▸ Directive:
Reproduce the following data word for word, leaving out the pictures.

▸ Record set:

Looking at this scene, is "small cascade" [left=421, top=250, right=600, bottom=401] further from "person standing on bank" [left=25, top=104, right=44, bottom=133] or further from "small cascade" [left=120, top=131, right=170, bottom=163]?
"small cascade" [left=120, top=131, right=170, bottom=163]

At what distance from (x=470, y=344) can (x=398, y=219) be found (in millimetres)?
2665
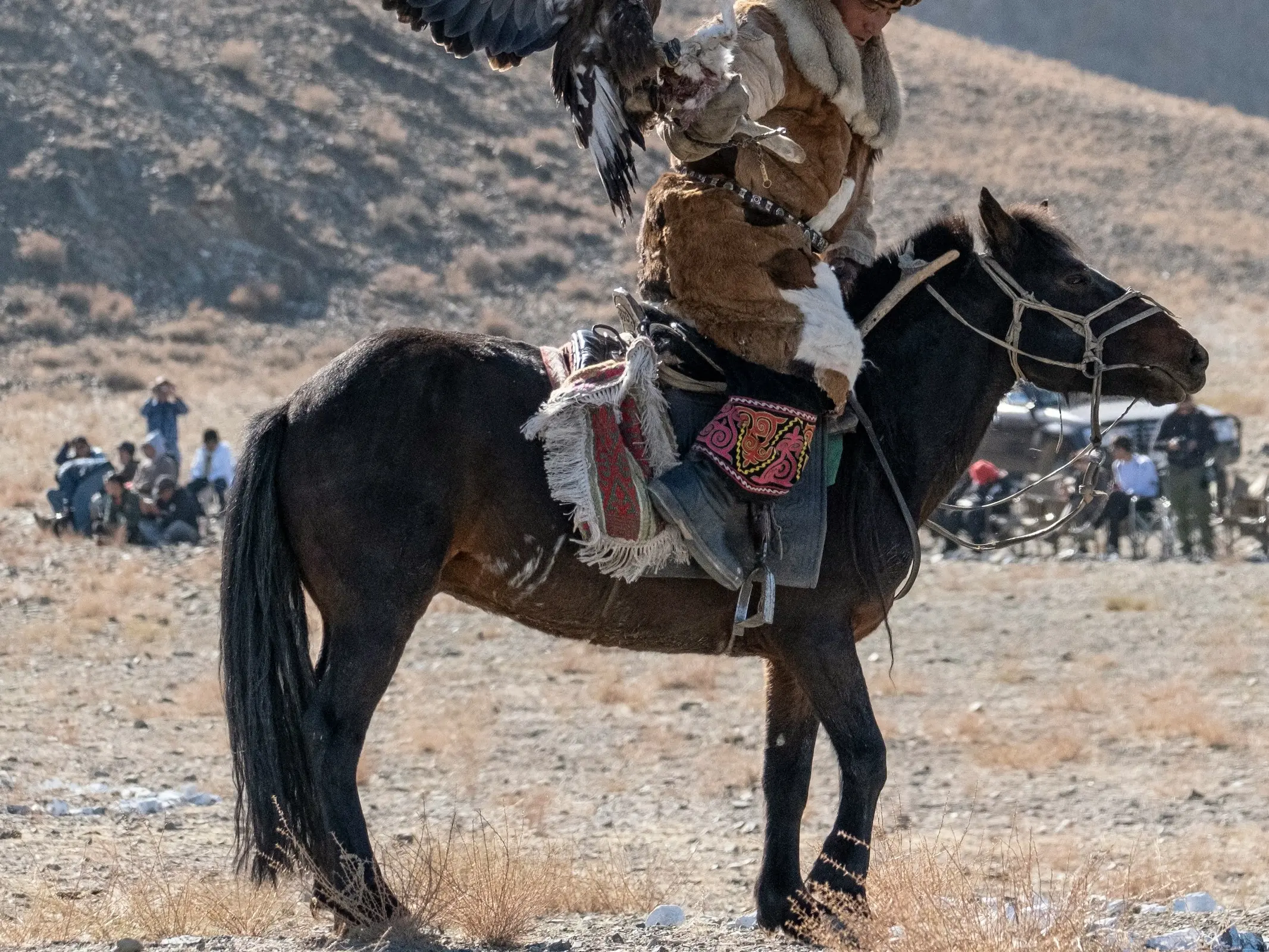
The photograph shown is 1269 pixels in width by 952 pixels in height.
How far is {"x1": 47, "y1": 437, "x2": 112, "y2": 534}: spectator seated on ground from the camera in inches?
806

▸ Full response:
Looking at this scene, is "small cascade" [left=421, top=250, right=600, bottom=401] further from "person standing on bank" [left=25, top=104, right=44, bottom=133] or further from "small cascade" [left=120, top=131, right=170, bottom=163]?
"small cascade" [left=120, top=131, right=170, bottom=163]

At what distance from (x=470, y=344) can (x=398, y=219) be found (in millimetres)?
2665
The photograph shown is 1269 pixels in width by 952 pixels in height.
How far is {"x1": 47, "y1": 437, "x2": 112, "y2": 534}: spectator seated on ground from the camera in inches?
806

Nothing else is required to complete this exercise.